- [Data excerpts]

* * * * *

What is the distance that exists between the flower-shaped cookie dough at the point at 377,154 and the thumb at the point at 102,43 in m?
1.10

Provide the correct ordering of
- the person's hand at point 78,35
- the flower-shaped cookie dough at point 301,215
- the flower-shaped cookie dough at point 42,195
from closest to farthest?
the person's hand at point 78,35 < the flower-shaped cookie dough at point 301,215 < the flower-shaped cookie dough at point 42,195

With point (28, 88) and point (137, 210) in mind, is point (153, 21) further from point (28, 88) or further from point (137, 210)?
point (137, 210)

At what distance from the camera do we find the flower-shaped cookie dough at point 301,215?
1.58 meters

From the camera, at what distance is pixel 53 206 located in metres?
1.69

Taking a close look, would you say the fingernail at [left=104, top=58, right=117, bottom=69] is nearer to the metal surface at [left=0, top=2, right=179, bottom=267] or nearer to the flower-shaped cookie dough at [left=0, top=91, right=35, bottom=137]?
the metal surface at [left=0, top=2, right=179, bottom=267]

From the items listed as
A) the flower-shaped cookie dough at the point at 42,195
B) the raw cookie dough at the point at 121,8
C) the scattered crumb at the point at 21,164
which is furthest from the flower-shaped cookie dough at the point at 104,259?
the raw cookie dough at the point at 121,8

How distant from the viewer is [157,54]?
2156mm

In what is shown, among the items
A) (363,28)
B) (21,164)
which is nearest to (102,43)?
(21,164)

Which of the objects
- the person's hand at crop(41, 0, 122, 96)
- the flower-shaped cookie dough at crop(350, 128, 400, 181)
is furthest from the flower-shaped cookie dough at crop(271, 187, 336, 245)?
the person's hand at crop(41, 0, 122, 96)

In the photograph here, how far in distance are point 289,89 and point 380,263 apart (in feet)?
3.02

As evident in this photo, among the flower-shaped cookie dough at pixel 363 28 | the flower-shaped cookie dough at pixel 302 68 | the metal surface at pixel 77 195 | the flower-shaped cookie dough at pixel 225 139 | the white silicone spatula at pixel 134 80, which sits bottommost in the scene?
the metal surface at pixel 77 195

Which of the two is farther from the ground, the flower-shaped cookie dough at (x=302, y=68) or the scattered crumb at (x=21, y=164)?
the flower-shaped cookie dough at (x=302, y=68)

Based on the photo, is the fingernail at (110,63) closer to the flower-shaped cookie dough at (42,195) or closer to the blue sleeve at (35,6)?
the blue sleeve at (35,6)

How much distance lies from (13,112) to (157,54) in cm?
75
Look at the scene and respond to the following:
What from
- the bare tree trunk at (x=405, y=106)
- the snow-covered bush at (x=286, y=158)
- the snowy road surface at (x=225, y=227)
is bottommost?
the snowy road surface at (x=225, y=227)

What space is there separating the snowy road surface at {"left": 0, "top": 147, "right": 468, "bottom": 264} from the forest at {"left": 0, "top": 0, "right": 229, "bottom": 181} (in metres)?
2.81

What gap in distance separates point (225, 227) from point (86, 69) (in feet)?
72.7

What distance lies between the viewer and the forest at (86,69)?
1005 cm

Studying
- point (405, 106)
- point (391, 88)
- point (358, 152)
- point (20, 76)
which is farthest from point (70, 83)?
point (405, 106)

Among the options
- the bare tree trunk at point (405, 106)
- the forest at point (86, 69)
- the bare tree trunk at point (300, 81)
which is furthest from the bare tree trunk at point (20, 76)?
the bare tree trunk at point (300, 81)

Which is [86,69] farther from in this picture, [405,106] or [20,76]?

* * * * *

- [Written request] Return all of the entries above word for word, with no changes of any kind.

- [Completed exercise]
What is the distance that exists between the flower-shaped cookie dough at the point at 377,154 and the thumb at the point at 102,43 in m?
1.10

Provide the correct ordering of
- the person's hand at point 78,35
- the flower-shaped cookie dough at point 301,215
- the flower-shaped cookie dough at point 42,195
from closest to farthest?
the person's hand at point 78,35 < the flower-shaped cookie dough at point 301,215 < the flower-shaped cookie dough at point 42,195

With point (28, 88) and point (137, 210) in mind, is point (153, 21) further from point (28, 88) or further from point (137, 210)?
point (137, 210)

At what distance from the camera do we find the flower-shaped cookie dough at point 301,215?
1.58 meters

From the camera, at what distance is pixel 53 206 located in metres?
1.69

Taking a close look, would you say the fingernail at [left=104, top=58, right=117, bottom=69] is nearer to the metal surface at [left=0, top=2, right=179, bottom=267] or nearer to the flower-shaped cookie dough at [left=0, top=91, right=35, bottom=137]?
the metal surface at [left=0, top=2, right=179, bottom=267]

From the items listed as
A) the flower-shaped cookie dough at the point at 42,195
B) the raw cookie dough at the point at 121,8
C) the scattered crumb at the point at 21,164
which is furthest from the flower-shaped cookie dough at the point at 104,259?
the raw cookie dough at the point at 121,8

How distant from the viewer is [157,54]?
2156mm

In what is shown, among the items
A) (363,28)
B) (21,164)
which is nearest to (102,43)?
(21,164)

Which of the objects
- the person's hand at crop(41, 0, 122, 96)
- the flower-shaped cookie dough at crop(350, 128, 400, 181)
is furthest from the flower-shaped cookie dough at crop(271, 187, 336, 245)?
the person's hand at crop(41, 0, 122, 96)

In the photograph here, how far in distance are point 289,89 and point 380,263 apart (in feet)?
3.02

As evident in this photo, among the flower-shaped cookie dough at pixel 363 28 | the flower-shaped cookie dough at pixel 302 68 | the metal surface at pixel 77 195 | the flower-shaped cookie dough at pixel 225 139 | the white silicone spatula at pixel 134 80, which sits bottommost in the scene?
the metal surface at pixel 77 195

Which of the two is farther from the ground, the flower-shaped cookie dough at (x=302, y=68) or the scattered crumb at (x=21, y=164)?
the flower-shaped cookie dough at (x=302, y=68)

Based on the photo, is the fingernail at (110,63) closer to the flower-shaped cookie dough at (42,195) or closer to the blue sleeve at (35,6)?
the blue sleeve at (35,6)

How much distance lies from (13,112) to (157,54) in cm?
75
Look at the scene and respond to the following:
What from
- the bare tree trunk at (x=405, y=106)
- the snow-covered bush at (x=286, y=158)
- the snowy road surface at (x=225, y=227)
is bottommost?
the snowy road surface at (x=225, y=227)

What space is there separating the snowy road surface at {"left": 0, "top": 147, "right": 468, "bottom": 264} from the forest at {"left": 0, "top": 0, "right": 229, "bottom": 181} (in metres)?
2.81

What gap in distance separates point (225, 227) from point (86, 69) (in feet)?
72.7

What distance lies between the viewer and the forest at (86,69)?
1005 cm

Studying
- point (405, 106)
- point (391, 88)
- point (358, 152)
- point (20, 76)
which is farthest from point (70, 83)?
point (405, 106)

Among the options
- the bare tree trunk at point (405, 106)
- the forest at point (86, 69)
- the bare tree trunk at point (300, 81)
which is furthest from the bare tree trunk at point (20, 76)?
the bare tree trunk at point (300, 81)

Which is [86,69] farther from in this picture, [405,106] or [20,76]?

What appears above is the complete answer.